The Lower East Side corner where Broome Street meets Ludlow has seen more shifts in New York's drinking culture than almost any other stretch of pavement below 14th Street. Through each cycle, The Ten Bells at 247 Broome St has held its position as a wine bar with a specific point of view: low-intervention, producer-driven, European in reference, and decidedly unbothered by trend cycles that have swept through the neighbourhood around it.

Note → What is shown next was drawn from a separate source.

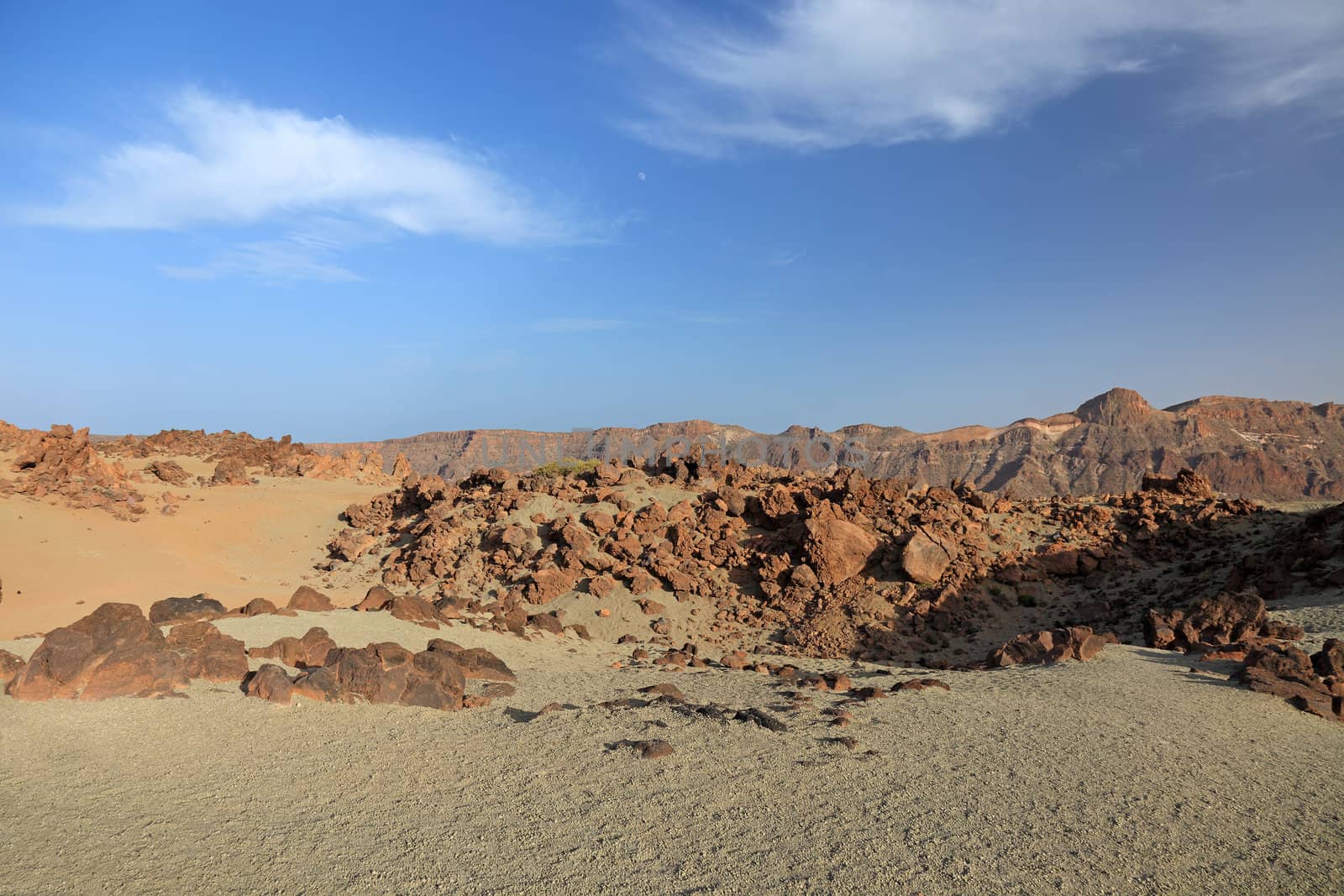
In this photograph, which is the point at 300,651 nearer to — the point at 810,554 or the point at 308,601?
the point at 308,601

What the Lower East Side Does to a Wine Bar
Downtown Manhattan has always produced drinking culture that skews toward conviction over comfort. The neighbourhood that gave New York its first wave of cocktail bars built on craft credentials, its natural wine bars, and its small-plate formats shaped by European informality did not arrive by accident. The Lower East Side's compressed geography, its walk-in culture, and its mix of longtime residents and out-of-neighbourhood visitors created a specific hospitality ecosystem: places that work without ceremony, that reward repeat visits, and that depend on list quality rather than room design to justify their existence.

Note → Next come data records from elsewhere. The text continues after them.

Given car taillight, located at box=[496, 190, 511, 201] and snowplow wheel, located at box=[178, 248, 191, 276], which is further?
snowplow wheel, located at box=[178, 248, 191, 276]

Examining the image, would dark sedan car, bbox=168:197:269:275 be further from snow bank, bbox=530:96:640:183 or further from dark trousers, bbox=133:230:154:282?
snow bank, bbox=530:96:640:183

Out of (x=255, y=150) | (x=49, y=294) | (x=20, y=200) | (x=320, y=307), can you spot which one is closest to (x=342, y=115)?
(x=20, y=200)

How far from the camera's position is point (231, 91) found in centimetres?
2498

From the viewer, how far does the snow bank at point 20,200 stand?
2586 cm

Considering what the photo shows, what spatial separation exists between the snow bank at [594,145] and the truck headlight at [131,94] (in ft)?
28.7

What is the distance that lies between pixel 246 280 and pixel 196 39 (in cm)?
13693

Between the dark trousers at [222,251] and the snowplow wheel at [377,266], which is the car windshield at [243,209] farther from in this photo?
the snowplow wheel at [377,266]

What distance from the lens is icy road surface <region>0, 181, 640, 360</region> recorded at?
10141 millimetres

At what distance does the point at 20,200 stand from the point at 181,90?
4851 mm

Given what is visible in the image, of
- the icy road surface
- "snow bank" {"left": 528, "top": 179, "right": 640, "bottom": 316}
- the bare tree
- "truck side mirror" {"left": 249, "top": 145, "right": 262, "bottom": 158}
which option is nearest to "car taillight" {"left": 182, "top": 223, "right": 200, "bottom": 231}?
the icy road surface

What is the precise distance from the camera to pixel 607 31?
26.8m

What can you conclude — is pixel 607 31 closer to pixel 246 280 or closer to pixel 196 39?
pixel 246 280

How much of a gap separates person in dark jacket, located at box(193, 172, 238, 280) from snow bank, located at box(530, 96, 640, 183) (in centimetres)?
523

The Ten Bells operates inside that tradition. Its address on Broome Street places it in a cluster of bars and restaurants that form the LES drinking circuit, meaning it competes less on destination pull and more on the quality and coherence of what it pours. In a neighbourhood where foot traffic is genuinely mixed, that distinction matters. Wine bars in this tier succeed or fail on whether regulars and curious first-timers alike find something worth returning for.

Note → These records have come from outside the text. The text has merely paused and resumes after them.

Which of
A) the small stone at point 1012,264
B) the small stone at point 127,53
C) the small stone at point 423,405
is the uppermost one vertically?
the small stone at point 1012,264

Natural Wine Before It Was a Marketing Category
New York's natural wine bars split into roughly two generations. The earlier cohort opened before the category had critical mass, built their lists on producer relationships and personal conviction, and operated with the informality that came from not yet having a marketing template to follow. The Ten Bells belongs to that cohort. In the years since, the city has seen a proliferation of natural wine programming, from dedicated bars in Williamsburg and the West Village to natural sections on menus at Michelin-recognised restaurants. The Ten Bells predates that expansion and has the list depth and producer range that reflects years of buying decisions rather than a recent category pivot.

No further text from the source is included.